For those who grew up in the heady days of the Le Mans 24 Hours and sports car racing in the 1960s and 1970s, the blue and orange colors of Gulf were an icon which has survived to the present day.

2017 is the 50th anniversary of the oil company’s entry into motor racing at the 1967 Le Mans, and at least two cars will be carrying the livery in this year’s 85th edition of the French classic, writes Mark Cole.

That icon was to become legend in 1970 when Steve McQueen chose a Gulf Porsche 917 as his ride in the movie Le Mans, made during the summer months following that year’s race – interminable months, as it transpired.

The King of Cool, then 40 and the world’s most bankable movie star, indulged his passion for motorsports by assembling a cast of stars and cars, hiring John Sturges as director and pouring millions of dollars into what both saw as a natural follow-up to The Great Escape and Bullit.

The only thing he lacked was a script, and a fascinating new British documentary Steve McQueen: The Man and Le Mans, chronicles those chaotic days as McQueen managed to antagonize not only his crews and actors in this vanity project,, but Hollywood too.

Away from the silver screen, McQueen – like Paul Newman and James Garner – raced cars and motorcycles, finishing 2nd in the 1970 Twelve Hours of Sebring at the wheel of his own Porsche.

But when it came to competing at Le Mans, his insurers refused to cover him, and he could only look on from the pit wall as the June 1970 race ran its course, albeit with Solar Productions camera cars recording footage which would be woven into the movie.

A dozen race cars were hired to recreate the race, and Solar rented the circuit for the summer.

What then happened was well-documented in Michael Keyser’s 1999 book of the making of the movie: A French Kiss with Death, but this film, written by Gabriel Clarke and directed by him and John McKenna, gets even deeper under the skin of the drug-taking and womanizing of McQueen while in France, peppered with clips from the film, unseen footage and interviews from those who were there.

Foremost among these are Steve’s son Chad McQueen, who inherited his father’s passion for the sport, and his actress wife Neile Adams, who had to turn a blind eye of what was going on while she was at home in the States; she in particular pulls no punches 47 years later.

Also playing a starring role is British driver David Piper, who lost a leg during a staged crash, but received no compensation; he never complained, but one of the highlights of the film is when he is shown a note to the financial backers, handwritten by McQueen, asking for the proceeds of the premiere to be turned over to ‘The Pirate’.

“I have never seen this before, and it didn’t happened," said an emotional Piper. “But it means a lot that Steve was thinking of me."

Derek Bell, too, was on the injury list with facial burns when his Ferrari 512 burst into flames during filming.

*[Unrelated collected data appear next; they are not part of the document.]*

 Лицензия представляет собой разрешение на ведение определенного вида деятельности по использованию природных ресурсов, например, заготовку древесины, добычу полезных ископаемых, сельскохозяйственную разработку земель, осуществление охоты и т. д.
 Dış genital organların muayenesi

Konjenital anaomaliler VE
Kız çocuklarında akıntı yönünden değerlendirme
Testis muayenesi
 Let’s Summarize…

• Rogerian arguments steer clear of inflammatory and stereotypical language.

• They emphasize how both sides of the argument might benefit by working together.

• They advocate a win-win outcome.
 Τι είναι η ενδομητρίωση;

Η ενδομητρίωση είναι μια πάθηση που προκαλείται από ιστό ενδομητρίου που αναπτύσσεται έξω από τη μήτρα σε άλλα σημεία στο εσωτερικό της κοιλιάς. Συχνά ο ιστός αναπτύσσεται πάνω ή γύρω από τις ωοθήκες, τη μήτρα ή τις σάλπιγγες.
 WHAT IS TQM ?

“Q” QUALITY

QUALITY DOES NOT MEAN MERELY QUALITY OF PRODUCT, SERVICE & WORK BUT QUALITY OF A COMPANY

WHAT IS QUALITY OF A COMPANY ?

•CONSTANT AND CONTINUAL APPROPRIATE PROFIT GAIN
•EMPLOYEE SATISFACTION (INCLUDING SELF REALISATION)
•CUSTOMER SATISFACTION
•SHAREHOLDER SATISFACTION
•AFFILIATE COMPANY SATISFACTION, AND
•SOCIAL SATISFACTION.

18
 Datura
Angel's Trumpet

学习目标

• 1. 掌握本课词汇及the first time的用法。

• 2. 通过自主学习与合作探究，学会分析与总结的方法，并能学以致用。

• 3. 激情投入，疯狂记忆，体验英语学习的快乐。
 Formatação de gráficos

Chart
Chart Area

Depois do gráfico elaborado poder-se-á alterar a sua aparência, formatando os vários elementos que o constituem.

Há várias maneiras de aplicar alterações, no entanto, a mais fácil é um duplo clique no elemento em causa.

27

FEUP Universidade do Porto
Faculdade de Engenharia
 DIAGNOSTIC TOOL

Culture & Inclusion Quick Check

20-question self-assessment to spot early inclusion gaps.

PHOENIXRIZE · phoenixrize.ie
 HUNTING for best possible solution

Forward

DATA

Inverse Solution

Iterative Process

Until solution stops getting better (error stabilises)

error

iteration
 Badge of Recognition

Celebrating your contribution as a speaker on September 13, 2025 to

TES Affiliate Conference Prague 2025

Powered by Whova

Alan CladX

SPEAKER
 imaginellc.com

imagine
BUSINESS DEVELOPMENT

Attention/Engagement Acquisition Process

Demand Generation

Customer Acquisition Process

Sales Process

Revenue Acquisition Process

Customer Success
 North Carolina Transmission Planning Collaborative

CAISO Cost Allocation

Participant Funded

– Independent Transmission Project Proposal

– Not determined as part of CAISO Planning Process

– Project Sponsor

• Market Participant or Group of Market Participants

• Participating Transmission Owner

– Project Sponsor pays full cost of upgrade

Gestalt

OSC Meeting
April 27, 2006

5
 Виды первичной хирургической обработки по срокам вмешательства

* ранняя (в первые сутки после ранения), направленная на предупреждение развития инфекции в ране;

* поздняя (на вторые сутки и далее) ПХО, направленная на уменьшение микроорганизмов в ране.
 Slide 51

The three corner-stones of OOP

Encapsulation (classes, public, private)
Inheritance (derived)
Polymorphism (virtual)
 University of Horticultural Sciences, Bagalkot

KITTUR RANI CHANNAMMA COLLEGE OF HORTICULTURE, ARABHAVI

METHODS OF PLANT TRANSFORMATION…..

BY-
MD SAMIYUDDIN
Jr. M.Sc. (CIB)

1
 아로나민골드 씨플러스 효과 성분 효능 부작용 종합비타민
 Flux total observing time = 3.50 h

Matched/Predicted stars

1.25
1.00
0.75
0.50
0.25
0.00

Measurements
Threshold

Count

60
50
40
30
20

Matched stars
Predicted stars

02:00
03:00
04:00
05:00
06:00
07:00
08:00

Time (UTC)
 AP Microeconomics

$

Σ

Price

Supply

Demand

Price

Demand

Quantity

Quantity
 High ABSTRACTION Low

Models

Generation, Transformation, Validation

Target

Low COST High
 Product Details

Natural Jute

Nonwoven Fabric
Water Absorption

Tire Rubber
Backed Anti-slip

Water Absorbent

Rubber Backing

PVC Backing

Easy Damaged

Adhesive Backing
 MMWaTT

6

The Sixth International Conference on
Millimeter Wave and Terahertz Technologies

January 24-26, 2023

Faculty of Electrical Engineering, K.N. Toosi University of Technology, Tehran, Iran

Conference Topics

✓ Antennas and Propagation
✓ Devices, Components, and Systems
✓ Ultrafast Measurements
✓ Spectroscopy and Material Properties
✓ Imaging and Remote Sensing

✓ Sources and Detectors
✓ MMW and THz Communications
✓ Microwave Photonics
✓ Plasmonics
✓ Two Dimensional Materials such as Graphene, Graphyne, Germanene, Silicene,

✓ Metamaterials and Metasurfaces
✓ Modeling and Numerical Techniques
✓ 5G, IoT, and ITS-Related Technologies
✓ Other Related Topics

During that French summer, directors came and went – Sturges walked away only a couple of months in, despite his long friendship with McQueen – and as the money started to run out, Hollywood’s demands for not only a script, but a wrap, grew more and more strident.

CBS film arm Cinema Centre took control of the editing, with 450,000 feet of film to be cut, even after ditching all Sturges’s work. But McQueen was excluded from the cutting room.

Lee Katzin, Bob Rosen and Ferrari driver Mike Parkes spent six months in Los Angeles turning Le Mans into a story.

It was never a box office hit, but Le Mans remains to this day one of the most realistic movie portrayals of the sport seen, and has become a cult classic which still draws fans almost a half-century on.

This documentary, about one man’s dream becoming an obsession that nearly destroyed him but eventually came good, is a great tribute to those heady days of 1970, and a must for all motorsport enthusiasts. Steve McQueen –

The Man and Le Mans is now available on DVD and by digital download.